** START OF Material shown **
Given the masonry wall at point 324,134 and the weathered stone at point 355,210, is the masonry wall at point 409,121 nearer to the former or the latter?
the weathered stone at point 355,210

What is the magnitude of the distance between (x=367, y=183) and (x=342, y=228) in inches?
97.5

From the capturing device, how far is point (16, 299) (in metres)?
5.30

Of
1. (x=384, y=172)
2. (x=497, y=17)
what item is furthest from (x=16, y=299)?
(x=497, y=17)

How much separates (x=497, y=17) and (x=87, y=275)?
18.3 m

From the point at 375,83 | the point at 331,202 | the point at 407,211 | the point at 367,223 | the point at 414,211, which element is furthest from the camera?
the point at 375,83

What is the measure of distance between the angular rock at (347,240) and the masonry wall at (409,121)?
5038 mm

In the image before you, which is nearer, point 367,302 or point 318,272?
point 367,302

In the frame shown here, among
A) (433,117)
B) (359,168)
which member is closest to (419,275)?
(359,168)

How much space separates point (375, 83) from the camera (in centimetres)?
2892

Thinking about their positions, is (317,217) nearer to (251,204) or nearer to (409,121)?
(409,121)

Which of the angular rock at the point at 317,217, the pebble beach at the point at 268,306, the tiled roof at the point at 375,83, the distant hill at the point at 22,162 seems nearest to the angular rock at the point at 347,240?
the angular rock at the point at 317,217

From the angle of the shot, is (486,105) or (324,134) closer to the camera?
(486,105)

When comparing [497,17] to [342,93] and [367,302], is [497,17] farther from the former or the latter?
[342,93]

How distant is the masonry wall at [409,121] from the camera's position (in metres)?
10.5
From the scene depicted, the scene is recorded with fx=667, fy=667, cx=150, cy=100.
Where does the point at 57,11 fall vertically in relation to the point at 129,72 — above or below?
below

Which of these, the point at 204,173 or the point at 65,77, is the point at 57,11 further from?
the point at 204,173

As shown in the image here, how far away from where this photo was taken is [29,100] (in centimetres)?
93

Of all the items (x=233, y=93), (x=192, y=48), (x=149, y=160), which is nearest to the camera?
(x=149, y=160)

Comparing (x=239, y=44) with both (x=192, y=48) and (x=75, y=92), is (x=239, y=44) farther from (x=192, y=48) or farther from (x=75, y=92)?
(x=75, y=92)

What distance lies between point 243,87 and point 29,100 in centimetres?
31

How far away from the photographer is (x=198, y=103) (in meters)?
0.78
** END OF Material shown **
** START OF Material shown **
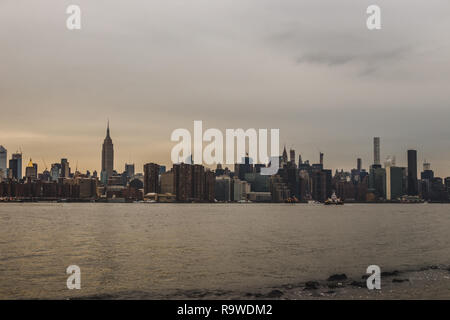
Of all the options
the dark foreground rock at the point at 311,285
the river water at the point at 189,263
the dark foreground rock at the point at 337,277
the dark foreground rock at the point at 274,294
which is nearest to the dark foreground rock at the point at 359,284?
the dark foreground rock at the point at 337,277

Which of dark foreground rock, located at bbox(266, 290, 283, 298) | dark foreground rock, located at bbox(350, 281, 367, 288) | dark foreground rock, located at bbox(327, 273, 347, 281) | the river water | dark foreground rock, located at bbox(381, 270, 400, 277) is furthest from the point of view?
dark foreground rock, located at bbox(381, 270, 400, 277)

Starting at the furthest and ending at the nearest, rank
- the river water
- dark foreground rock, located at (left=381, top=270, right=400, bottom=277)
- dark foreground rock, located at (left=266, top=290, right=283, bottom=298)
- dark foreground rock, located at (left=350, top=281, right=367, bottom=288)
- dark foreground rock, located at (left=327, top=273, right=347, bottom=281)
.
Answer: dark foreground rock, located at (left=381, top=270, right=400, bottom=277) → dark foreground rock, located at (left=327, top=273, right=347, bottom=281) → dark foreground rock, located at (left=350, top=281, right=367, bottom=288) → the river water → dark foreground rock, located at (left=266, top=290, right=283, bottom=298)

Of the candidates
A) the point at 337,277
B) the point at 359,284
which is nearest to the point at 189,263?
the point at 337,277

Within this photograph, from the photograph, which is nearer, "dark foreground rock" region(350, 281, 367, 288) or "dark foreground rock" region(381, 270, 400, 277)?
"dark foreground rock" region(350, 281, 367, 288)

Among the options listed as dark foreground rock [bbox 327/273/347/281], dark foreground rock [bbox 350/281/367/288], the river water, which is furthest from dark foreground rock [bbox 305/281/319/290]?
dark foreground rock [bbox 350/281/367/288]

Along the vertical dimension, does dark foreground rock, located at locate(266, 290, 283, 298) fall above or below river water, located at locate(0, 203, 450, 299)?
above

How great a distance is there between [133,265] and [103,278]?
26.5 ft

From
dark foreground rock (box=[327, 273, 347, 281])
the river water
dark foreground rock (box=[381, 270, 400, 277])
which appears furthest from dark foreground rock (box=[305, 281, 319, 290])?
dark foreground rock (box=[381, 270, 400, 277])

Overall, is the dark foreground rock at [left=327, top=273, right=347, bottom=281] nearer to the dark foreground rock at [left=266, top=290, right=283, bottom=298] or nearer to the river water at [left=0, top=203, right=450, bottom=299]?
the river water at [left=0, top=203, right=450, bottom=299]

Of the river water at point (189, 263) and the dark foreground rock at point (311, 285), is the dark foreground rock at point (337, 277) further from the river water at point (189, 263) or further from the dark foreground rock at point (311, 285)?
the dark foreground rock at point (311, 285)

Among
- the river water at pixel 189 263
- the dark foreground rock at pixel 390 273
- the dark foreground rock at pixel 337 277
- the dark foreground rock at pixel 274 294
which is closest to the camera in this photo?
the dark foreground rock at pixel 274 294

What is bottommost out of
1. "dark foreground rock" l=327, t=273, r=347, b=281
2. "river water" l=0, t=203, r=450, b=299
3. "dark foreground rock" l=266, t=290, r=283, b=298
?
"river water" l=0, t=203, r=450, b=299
** END OF Material shown **
** START OF Material shown **
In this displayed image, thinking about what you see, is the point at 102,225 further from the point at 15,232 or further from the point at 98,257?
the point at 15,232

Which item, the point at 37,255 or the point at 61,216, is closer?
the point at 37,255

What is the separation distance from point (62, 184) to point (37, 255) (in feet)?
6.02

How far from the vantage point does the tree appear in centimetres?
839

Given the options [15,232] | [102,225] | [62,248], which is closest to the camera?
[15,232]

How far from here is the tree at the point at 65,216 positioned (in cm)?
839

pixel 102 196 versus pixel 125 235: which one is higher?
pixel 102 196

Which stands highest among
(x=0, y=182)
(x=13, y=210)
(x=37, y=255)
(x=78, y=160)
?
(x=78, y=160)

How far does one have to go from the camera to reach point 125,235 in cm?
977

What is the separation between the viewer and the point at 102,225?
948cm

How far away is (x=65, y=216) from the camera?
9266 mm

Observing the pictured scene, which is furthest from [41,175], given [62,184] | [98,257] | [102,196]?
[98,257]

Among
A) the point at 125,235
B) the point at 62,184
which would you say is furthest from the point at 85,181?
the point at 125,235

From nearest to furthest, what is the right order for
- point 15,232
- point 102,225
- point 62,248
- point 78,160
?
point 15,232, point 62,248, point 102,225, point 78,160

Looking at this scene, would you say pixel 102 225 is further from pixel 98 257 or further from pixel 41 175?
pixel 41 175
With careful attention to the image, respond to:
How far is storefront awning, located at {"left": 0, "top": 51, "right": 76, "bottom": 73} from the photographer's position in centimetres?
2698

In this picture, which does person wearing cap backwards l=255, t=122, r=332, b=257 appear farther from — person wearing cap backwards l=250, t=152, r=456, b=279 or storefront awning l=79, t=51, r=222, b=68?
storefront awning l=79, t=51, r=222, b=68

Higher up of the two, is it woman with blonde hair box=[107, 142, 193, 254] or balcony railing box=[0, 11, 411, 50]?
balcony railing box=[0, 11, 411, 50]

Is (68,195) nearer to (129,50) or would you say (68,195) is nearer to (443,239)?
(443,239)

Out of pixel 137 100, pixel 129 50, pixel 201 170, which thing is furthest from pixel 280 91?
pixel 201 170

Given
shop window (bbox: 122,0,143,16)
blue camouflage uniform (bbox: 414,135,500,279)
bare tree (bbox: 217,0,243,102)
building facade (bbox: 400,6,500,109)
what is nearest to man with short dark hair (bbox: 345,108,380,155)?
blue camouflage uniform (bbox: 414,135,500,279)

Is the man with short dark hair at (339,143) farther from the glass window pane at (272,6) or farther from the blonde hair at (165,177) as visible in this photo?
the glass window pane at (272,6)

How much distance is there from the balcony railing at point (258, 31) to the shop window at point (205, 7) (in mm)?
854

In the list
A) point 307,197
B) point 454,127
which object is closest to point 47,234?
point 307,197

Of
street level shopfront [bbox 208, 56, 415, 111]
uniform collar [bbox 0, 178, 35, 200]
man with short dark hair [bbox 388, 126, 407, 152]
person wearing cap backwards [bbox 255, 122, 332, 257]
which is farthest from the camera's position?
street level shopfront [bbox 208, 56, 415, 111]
** END OF Material shown **
### Exercise aim
Show each line above that contains the string "blonde". Case counts.

### Complete answer
Higher up of the two, is it woman with blonde hair box=[107, 142, 193, 254] or balcony railing box=[0, 11, 411, 50]?
Is the man with short dark hair at (339,143) farther from the glass window pane at (272,6) or farther from the blonde hair at (165,177) as visible in this photo?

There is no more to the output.